DIRECTIONS
Look below for the lines from the one with "common name: deer" to the one with "scientific name: Cervus elaphus", and copy exactly those lines, both ends included.

SUPPLIED DATA
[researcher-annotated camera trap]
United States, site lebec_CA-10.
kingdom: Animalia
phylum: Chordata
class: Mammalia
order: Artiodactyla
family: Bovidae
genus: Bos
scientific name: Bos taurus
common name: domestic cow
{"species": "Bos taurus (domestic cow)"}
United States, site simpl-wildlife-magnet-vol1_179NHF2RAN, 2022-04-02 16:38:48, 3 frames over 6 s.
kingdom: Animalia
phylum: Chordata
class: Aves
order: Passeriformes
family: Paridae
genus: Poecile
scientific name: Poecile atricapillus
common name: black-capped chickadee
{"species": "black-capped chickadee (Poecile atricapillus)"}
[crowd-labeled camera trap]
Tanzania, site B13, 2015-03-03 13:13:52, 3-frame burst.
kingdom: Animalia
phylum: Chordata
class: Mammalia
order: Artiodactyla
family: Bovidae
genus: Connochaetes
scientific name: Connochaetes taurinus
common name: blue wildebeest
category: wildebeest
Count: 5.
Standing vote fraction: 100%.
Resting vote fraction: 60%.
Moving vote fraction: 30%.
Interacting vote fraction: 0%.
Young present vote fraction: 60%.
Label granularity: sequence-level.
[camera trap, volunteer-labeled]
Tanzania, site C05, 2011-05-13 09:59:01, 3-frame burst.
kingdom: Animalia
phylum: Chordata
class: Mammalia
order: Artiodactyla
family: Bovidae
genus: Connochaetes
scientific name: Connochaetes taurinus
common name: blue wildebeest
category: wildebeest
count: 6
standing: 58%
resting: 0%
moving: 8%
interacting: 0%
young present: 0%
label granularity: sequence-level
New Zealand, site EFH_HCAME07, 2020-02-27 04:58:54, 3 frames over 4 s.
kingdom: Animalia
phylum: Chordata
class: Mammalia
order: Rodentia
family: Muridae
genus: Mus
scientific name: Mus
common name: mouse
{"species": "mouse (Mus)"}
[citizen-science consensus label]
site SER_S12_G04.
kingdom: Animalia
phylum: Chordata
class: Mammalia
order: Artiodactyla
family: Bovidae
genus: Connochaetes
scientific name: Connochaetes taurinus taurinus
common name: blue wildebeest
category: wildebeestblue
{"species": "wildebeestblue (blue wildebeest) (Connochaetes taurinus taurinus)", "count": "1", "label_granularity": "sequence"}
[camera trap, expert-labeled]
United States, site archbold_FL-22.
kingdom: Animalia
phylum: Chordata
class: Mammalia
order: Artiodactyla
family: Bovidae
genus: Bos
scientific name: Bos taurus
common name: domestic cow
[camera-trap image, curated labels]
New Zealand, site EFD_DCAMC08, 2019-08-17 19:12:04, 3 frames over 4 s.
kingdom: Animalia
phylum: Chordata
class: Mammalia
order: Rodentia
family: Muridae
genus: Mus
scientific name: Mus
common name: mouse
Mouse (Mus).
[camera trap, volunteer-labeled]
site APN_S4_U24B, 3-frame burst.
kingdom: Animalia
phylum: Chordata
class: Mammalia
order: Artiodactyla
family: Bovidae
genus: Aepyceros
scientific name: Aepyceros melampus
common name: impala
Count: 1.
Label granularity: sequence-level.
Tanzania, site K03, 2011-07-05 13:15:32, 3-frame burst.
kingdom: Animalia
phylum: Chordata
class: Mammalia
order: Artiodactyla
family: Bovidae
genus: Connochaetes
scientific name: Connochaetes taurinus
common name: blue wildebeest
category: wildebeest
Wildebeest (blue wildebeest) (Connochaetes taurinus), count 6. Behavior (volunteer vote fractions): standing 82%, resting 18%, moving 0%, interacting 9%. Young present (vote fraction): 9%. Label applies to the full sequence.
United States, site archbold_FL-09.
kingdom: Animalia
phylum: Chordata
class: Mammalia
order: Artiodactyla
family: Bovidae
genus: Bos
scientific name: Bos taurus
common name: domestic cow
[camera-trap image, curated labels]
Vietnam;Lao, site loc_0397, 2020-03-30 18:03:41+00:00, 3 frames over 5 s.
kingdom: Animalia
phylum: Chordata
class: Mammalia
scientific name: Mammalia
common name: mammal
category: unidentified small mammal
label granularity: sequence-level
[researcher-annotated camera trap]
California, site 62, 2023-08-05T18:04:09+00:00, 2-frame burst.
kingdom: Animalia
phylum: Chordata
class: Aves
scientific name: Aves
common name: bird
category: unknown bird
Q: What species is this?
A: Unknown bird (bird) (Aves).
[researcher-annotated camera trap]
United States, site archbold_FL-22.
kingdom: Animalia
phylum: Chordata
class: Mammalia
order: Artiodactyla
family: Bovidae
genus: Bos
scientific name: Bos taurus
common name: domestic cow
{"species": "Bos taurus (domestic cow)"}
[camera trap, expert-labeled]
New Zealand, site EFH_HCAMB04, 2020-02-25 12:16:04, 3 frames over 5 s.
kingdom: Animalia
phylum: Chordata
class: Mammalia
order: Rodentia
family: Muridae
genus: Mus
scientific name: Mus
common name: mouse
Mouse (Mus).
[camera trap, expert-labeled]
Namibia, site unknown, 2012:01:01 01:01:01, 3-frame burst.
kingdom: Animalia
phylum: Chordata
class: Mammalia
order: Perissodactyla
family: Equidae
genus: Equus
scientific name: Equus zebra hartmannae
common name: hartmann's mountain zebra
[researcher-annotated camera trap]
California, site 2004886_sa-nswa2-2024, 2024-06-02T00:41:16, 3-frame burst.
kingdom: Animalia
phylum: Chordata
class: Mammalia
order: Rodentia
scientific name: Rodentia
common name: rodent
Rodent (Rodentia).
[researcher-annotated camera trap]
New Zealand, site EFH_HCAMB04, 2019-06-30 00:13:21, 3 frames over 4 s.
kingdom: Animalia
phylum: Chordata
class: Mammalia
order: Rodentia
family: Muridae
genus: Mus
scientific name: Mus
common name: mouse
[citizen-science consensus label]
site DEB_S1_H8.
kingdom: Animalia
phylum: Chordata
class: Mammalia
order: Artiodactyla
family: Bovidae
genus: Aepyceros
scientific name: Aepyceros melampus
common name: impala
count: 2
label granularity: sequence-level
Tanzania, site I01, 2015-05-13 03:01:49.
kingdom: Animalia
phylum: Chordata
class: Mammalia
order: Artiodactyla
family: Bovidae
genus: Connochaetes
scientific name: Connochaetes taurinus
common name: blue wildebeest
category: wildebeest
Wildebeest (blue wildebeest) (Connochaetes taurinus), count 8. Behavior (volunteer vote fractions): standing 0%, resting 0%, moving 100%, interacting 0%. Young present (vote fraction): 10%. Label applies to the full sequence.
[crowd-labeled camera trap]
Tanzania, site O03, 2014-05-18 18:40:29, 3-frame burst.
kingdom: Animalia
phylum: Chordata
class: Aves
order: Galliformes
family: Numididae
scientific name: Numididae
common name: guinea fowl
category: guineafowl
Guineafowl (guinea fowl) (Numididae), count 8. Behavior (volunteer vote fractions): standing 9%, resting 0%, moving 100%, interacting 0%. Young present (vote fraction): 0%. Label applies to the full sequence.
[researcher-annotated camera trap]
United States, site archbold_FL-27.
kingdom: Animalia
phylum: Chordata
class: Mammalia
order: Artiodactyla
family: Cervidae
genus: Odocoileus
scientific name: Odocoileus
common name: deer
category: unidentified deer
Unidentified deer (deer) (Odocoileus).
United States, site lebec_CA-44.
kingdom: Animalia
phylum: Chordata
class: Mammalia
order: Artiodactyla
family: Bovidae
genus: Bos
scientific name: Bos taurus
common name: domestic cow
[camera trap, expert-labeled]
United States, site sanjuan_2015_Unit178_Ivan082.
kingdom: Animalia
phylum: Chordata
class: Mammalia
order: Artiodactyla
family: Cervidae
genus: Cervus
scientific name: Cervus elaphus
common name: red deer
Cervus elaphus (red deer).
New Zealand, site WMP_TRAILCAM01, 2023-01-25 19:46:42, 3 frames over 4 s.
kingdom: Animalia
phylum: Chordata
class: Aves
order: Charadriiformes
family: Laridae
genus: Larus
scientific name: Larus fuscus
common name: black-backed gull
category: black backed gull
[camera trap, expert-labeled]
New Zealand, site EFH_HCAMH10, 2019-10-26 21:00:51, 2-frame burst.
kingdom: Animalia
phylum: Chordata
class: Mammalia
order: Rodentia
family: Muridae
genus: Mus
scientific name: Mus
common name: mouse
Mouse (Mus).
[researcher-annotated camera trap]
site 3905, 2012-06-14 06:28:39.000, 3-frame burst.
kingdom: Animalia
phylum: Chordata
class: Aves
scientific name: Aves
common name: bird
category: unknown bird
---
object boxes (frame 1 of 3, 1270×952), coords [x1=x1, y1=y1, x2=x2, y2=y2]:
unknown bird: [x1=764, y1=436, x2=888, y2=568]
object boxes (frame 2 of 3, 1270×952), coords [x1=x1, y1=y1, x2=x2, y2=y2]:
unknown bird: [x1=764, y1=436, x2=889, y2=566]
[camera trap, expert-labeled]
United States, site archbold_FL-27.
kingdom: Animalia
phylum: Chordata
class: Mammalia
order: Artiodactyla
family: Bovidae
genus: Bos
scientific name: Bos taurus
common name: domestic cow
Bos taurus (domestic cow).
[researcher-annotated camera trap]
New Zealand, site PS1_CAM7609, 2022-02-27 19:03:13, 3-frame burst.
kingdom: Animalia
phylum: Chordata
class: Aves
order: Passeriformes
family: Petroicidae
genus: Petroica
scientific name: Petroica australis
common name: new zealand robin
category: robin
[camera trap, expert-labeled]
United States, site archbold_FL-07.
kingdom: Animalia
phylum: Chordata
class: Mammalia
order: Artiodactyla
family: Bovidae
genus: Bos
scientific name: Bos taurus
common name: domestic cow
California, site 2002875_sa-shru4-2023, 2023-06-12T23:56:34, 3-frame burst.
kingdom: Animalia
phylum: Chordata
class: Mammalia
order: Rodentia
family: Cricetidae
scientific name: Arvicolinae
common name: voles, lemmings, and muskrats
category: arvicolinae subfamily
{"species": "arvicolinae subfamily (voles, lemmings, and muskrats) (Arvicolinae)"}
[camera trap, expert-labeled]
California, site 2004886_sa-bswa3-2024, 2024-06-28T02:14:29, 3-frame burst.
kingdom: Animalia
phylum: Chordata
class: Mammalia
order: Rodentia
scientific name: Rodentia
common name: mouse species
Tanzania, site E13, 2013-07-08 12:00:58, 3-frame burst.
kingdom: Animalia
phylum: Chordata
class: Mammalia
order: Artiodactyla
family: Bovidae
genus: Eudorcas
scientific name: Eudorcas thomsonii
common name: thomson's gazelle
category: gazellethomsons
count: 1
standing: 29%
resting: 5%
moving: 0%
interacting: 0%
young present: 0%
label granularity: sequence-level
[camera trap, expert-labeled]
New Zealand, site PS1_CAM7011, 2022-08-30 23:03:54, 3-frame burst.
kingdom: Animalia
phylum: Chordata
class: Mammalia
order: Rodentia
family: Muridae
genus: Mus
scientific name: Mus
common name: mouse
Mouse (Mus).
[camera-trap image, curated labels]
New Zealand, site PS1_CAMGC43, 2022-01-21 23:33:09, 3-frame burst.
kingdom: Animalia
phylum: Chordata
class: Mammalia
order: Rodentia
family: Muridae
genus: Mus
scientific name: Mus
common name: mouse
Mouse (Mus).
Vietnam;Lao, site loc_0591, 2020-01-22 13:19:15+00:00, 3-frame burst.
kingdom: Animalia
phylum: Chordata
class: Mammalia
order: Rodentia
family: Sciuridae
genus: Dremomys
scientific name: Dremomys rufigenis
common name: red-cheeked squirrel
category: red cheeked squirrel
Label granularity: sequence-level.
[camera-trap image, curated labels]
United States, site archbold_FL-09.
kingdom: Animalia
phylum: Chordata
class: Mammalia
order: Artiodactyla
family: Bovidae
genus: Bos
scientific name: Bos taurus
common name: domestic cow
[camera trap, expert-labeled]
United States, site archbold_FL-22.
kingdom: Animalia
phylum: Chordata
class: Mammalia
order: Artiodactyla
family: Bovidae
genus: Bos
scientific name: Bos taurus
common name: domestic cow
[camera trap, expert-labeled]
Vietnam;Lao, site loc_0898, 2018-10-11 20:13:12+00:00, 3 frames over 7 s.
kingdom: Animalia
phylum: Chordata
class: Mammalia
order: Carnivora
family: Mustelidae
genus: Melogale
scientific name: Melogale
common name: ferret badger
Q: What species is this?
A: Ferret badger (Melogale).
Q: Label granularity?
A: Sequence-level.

ANSWER SECTION
common name: deer
category: unidentified deer
Unidentified deer (deer) (Odocoileus).
United States, site lebec_CA-44.
kingdom: Animalia
phylum: Chordata
class: Mammalia
order: Artiodactyla
family: Bovidae
genus: Bos
scientific name: Bos taurus
common name: domestic cow
[camera trap, expert-labeled]
United States, site sanjuan_2015_Unit178_Ivan082.
kingdom: Animalia
phylum: Chordata
class: Mammalia
order: Artiodactyla
family: Cervidae
genus: Cervus
scientific name: Cervus elaphus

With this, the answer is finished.